What the task asks: Would you output the whole listing below, exactly as it reads?

-=-=-

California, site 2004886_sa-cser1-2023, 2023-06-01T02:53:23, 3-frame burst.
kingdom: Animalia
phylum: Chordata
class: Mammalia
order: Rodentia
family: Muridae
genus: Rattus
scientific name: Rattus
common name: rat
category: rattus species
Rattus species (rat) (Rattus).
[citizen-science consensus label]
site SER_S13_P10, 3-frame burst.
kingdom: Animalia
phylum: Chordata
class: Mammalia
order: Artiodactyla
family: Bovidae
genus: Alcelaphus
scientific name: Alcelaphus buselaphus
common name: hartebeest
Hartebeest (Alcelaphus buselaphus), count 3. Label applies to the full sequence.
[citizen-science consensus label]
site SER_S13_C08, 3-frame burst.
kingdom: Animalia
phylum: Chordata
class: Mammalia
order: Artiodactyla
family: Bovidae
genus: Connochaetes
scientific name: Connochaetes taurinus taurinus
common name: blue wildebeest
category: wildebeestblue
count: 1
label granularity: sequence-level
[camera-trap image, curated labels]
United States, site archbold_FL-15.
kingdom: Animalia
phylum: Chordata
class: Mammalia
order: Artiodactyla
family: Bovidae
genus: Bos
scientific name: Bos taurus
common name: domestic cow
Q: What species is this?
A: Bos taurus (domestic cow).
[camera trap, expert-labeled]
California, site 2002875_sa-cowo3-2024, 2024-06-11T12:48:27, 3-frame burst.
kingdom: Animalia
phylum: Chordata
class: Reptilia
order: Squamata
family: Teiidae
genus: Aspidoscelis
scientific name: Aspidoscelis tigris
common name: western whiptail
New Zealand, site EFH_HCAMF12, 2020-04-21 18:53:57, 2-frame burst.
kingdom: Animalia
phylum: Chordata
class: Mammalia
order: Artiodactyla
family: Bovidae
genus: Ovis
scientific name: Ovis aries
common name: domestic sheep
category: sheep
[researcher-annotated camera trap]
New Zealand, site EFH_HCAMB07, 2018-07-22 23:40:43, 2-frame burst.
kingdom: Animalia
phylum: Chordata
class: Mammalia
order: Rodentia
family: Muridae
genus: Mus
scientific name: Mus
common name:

-=-=-

Response:
California, site 2004886_sa-cser1-2023, 2023-06-01T02:53:23, 3-frame burst.
kingdom: Animalia
phylum: Chordata
class: Mammalia
order: Rodentia
family: Muridae
genus: Rattus
scientific name: Rattus
common name: rat
category: rattus species
Rattus species (rat) (Rattus).
[citizen-science consensus label]
site SER_S13_P10, 3-frame burst.
kingdom: Animalia
phylum: Chordata
class: Mammalia
order: Artiodactyla
family: Bovidae
genus: Alcelaphus
scientific name: Alcelaphus buselaphus
common name: hartebeest
Hartebeest (Alcelaphus buselaphus), count 3. Label applies to the full sequence.
[citizen-science consensus label]
site SER_S13_C08, 3-frame burst.
kingdom: Animalia
phylum: Chordata
class: Mammalia
order: Artiodactyla
family: Bovidae
genus: Connochaetes
scientific name: Connochaetes taurinus taurinus
common name: blue wildebeest
category: wildebeestblue
count: 1
label granularity: sequence-level
[camera-trap image, curated labels]
United States, site archbold_FL-15.
kingdom: Animalia
phylum: Chordata
class: Mammalia
order: Artiodactyla
family: Bovidae
genus: Bos
scientific name: Bos taurus
common name: domestic cow
Q: What species is this?
A: Bos taurus (domestic cow).
[camera trap, expert-labeled]
California, site 2002875_sa-cowo3-2024, 2024-06-11T12:48:27, 3-frame burst.
kingdom: Animalia
phylum: Chordata
class: Reptilia
order: Squamata
family: Teiidae
genus: Aspidoscelis
scientific name: Aspidoscelis tigris
common name: western whiptail
New Zealand, site EFH_HCAMF12, 2020-04-21 18:53:57, 2-frame burst.
kingdom: Animalia
phylum: Chordata
class: Mammalia
order: Artiodactyla
family: Bovidae
genus: Ovis
scientific name: Ovis aries
common name: domestic sheep
category: sheep
[researcher-annotated camera trap]
New Zealand, site EFH_HCAMB07, 2018-07-22 23:40:43, 2-frame burst.
kingdom: Animalia
phylum: Chordata
class: Mammalia
order: Rodentia
family: Muridae
genus: Mus
scientific name: Mus
common name:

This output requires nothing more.